=== SELECTED TEXT ===

════════════════════

According to the Shoku Nihongi, Mannen Tsūhō were issued in 760 (Tenpyō-hōji 4) through an Imperial edict along with the silver Taihei Genpō and the gold Kaiki Shoho. This edict stipulates that 10 Mannen Tsūhō (new copper coins) could be exchanged for 1 silver Taihei Genpo coin, and that 10 silver Taihei Genpō coins were to be used for 1 gold Kaiki Shoho coin.. The right to issue these coins was given to Fujiwara no Nakamaro (Emi no Oshikatsu), who had been appointed Daijō-daijin in the previous year. Mannen Tsūhō were struck in an alloy which contains 77.98% copper, have a weight of 3.75 g and a diameter of 25.5 to 25.8mm. All three of these denominations are said to have characters written by scholar Kibi no Makibi. The characters man (萬), nen (年), tsu (通) ho (宝) written on the obverse roughly translate to: "Current money (or treasure) of Ten Thousand Years".

════════════════════

=== PROBLEM DESCRIPTION ===
Say whether each statement agrees with the text on Mannen Tsūhō coins. Answer yes or no, and quote the deciding words of the text. (a) Ten Mannen Tsūhō could be traded for one silver Taihei Genpō coin. (b) Fujiwara no Nakamaro became Daijō-daijin in the same year the coins were issued. (c) Mannen Tsūhō were struck in pure copper. Use only this text, not outside knowledge.

════════════════════

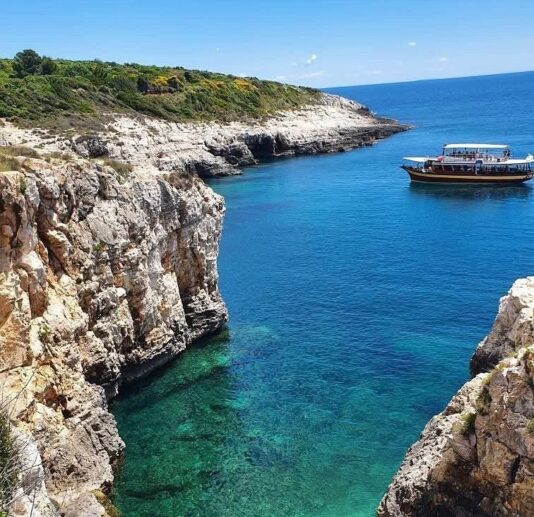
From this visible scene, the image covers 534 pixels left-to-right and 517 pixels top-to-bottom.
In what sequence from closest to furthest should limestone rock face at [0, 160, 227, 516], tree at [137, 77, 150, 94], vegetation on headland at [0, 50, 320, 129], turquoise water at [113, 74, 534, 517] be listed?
limestone rock face at [0, 160, 227, 516] → turquoise water at [113, 74, 534, 517] → vegetation on headland at [0, 50, 320, 129] → tree at [137, 77, 150, 94]

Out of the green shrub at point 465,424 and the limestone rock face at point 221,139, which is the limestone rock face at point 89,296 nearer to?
the green shrub at point 465,424

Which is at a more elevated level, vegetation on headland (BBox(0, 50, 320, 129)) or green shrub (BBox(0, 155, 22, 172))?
vegetation on headland (BBox(0, 50, 320, 129))

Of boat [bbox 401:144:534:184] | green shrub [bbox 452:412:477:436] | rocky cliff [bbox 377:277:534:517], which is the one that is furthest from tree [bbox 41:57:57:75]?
green shrub [bbox 452:412:477:436]

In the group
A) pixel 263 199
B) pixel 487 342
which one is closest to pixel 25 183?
pixel 487 342

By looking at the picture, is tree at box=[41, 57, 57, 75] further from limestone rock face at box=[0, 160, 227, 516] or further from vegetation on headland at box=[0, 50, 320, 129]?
limestone rock face at box=[0, 160, 227, 516]

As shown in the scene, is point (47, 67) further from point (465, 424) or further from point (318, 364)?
point (465, 424)

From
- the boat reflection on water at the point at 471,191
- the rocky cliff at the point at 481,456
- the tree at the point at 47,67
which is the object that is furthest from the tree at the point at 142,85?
the rocky cliff at the point at 481,456

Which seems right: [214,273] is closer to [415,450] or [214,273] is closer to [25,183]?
[25,183]
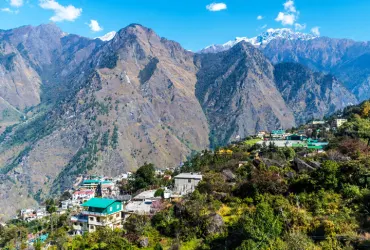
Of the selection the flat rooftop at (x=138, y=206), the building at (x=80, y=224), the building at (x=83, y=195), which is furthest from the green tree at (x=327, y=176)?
the building at (x=83, y=195)

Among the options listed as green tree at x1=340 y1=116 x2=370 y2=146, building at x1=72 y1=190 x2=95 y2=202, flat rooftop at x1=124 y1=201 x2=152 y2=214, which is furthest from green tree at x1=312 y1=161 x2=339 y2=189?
building at x1=72 y1=190 x2=95 y2=202

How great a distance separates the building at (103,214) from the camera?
1286 inches

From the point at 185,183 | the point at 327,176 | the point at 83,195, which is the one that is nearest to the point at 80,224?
the point at 185,183

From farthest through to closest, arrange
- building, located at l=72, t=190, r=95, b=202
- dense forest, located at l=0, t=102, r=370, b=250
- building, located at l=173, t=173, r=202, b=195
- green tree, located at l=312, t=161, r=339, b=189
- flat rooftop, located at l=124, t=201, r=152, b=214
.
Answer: building, located at l=72, t=190, r=95, b=202 → building, located at l=173, t=173, r=202, b=195 → flat rooftop, located at l=124, t=201, r=152, b=214 → green tree, located at l=312, t=161, r=339, b=189 → dense forest, located at l=0, t=102, r=370, b=250

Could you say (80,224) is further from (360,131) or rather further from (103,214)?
(360,131)

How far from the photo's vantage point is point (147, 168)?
54.3m

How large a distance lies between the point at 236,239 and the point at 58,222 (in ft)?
96.9

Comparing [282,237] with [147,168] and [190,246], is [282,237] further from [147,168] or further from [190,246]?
[147,168]

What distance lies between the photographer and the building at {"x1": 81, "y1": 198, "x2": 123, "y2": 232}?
107ft

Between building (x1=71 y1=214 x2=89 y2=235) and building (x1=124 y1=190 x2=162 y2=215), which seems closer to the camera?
building (x1=124 y1=190 x2=162 y2=215)

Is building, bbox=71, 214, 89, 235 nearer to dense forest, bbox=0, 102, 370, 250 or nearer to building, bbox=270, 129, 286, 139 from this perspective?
dense forest, bbox=0, 102, 370, 250

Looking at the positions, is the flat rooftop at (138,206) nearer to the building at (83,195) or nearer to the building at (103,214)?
the building at (103,214)

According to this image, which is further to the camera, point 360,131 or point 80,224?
point 360,131

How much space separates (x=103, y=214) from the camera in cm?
3266
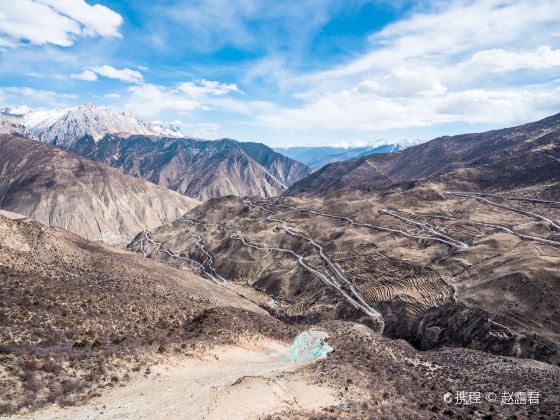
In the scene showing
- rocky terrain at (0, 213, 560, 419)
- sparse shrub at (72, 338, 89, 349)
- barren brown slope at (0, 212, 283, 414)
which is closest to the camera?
rocky terrain at (0, 213, 560, 419)

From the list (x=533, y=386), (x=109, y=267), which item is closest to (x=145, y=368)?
(x=533, y=386)

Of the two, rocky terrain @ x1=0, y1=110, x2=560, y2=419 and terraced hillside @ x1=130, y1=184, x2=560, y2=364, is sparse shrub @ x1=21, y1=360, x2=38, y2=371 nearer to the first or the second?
rocky terrain @ x1=0, y1=110, x2=560, y2=419

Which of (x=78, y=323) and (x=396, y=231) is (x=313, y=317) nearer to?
(x=396, y=231)

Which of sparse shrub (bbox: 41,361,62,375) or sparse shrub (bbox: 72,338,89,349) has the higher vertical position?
sparse shrub (bbox: 41,361,62,375)

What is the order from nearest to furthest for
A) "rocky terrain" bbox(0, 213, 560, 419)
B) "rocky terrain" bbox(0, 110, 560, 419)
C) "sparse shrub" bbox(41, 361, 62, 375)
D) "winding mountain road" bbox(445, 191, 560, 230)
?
"rocky terrain" bbox(0, 213, 560, 419), "sparse shrub" bbox(41, 361, 62, 375), "rocky terrain" bbox(0, 110, 560, 419), "winding mountain road" bbox(445, 191, 560, 230)

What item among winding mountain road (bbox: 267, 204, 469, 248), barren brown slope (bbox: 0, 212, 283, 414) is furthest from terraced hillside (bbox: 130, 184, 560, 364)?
barren brown slope (bbox: 0, 212, 283, 414)

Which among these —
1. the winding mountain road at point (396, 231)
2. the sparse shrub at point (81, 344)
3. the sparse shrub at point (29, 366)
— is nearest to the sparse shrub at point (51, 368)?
the sparse shrub at point (29, 366)

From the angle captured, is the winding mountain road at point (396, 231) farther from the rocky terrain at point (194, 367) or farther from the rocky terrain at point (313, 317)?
the rocky terrain at point (194, 367)

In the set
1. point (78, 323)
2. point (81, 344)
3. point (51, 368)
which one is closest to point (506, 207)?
point (78, 323)

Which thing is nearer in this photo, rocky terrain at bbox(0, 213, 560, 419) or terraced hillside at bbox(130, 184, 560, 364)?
rocky terrain at bbox(0, 213, 560, 419)
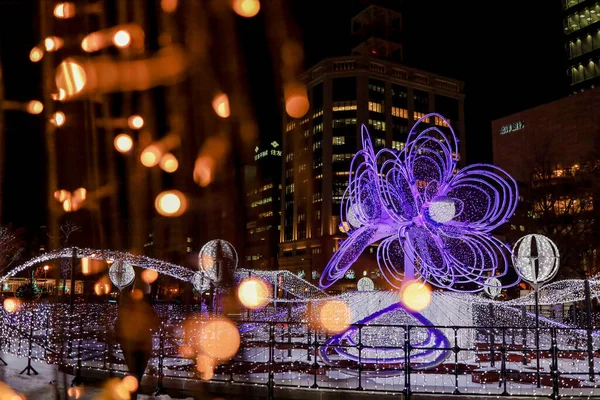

════════════════════

=== WORKED ANSWER ===
(a) Yes: "10 Mannen Tsūhō (new copper coins) could be exchanged for 1 silver Taihei Genpo coin"
(b) No: "who had been appointed Daijō-daijin in the previous year"
(c) No: "struck in an alloy which contains 77.98% copper"